= What the exercise asks =
Rewrite the items between the line holding "Les Studios Vue" and the line holding "Download Lagu Da-Paan", inclusive, swapping "Nieuw" for "Gebruikt" and leaving everything else unchanged. Give only those items, without the pictures.

= Source records =
Segment Open

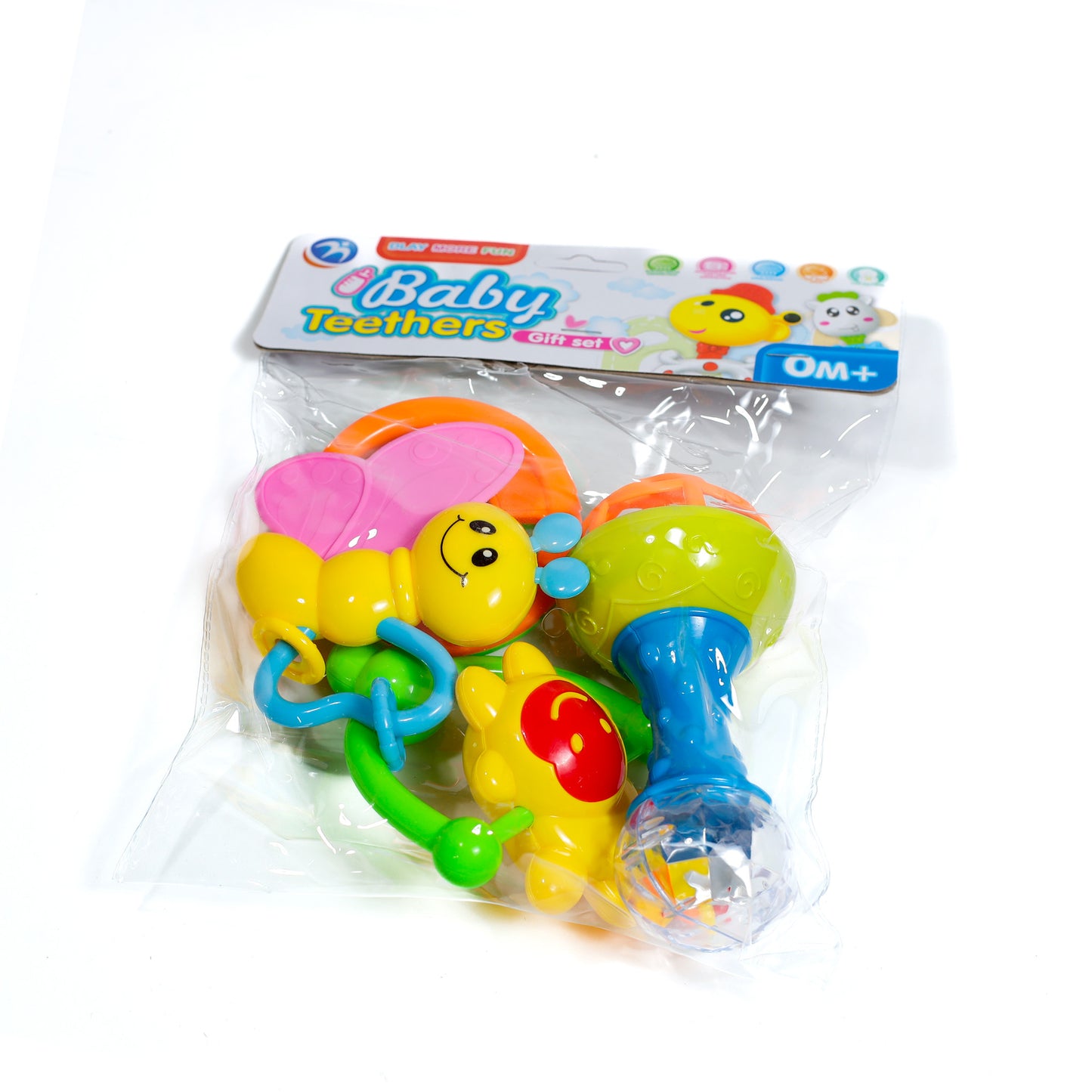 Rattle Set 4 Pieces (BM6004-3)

Segment Closed
Segment Open

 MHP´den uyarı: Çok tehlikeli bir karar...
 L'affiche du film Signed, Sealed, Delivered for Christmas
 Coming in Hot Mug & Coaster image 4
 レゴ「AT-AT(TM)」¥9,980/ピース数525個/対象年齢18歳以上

Segment Closed
Segment Open

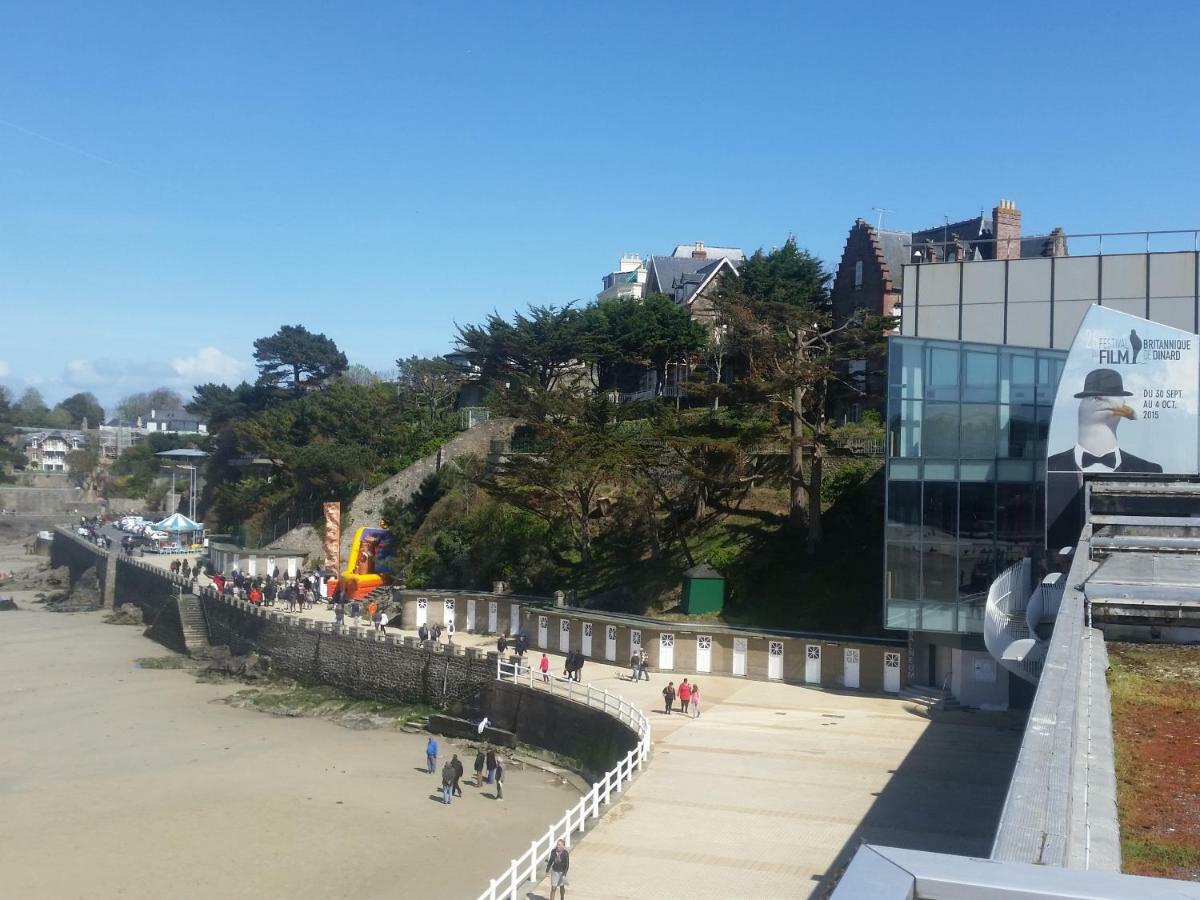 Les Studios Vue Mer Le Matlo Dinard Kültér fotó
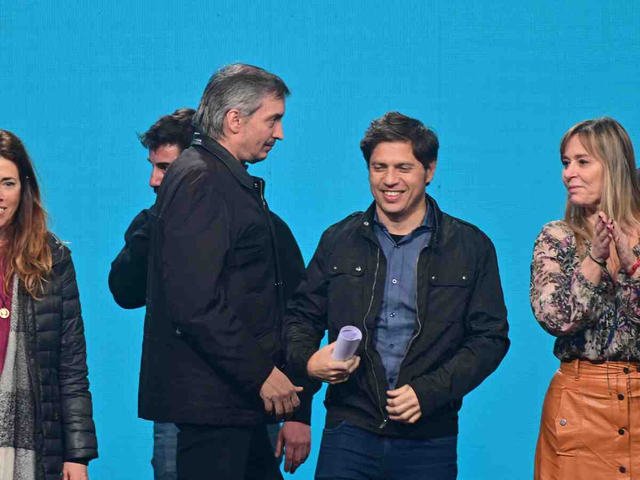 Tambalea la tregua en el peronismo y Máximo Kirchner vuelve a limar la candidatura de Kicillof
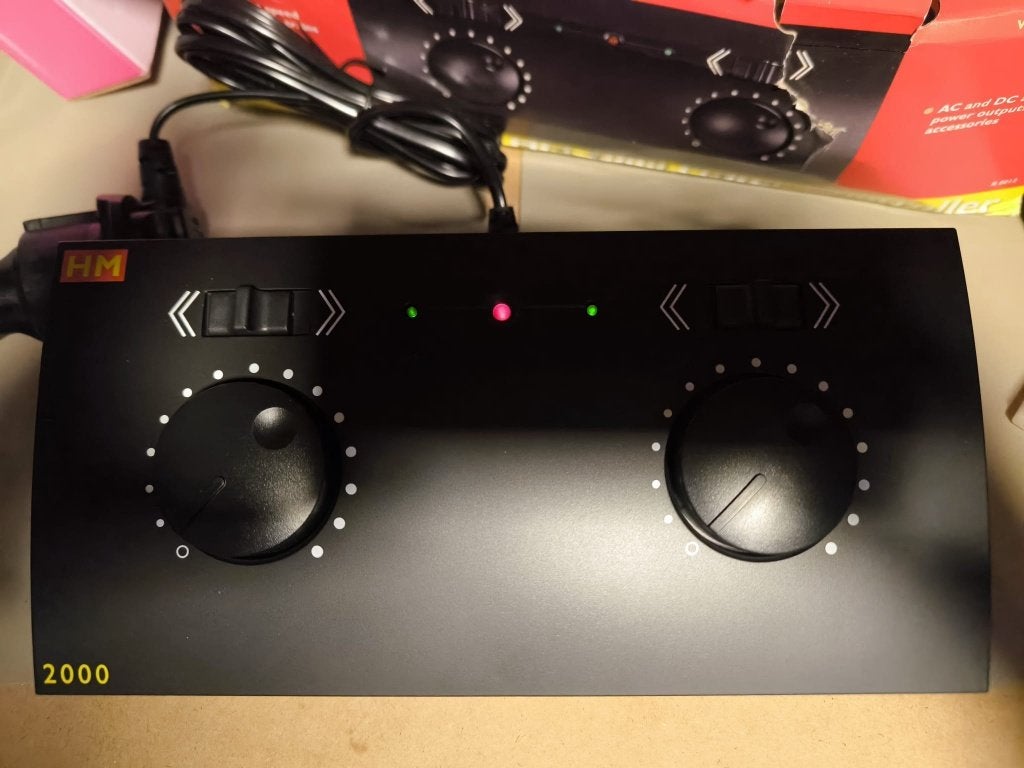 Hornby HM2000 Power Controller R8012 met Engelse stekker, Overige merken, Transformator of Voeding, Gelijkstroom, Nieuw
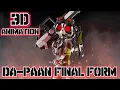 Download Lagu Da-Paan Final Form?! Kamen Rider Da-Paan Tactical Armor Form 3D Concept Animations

Segment Closed

= Written answer =
 Les Studios Vue Mer Le Matlo Dinard Kültér fotó
 Tambalea la tregua en el peronismo y Máximo Kirchner vuelve a limar la candidatura de Kicillof
 Hornby HM2000 Power Controller R8012 met Engelse stekker, Overige merken, Transformator of Voeding, Gelijkstroom, Gebruikt
 Download Lagu Da-Paan Final Form?! Kamen Rider Da-Paan Tactical Armor Form 3D Concept Animations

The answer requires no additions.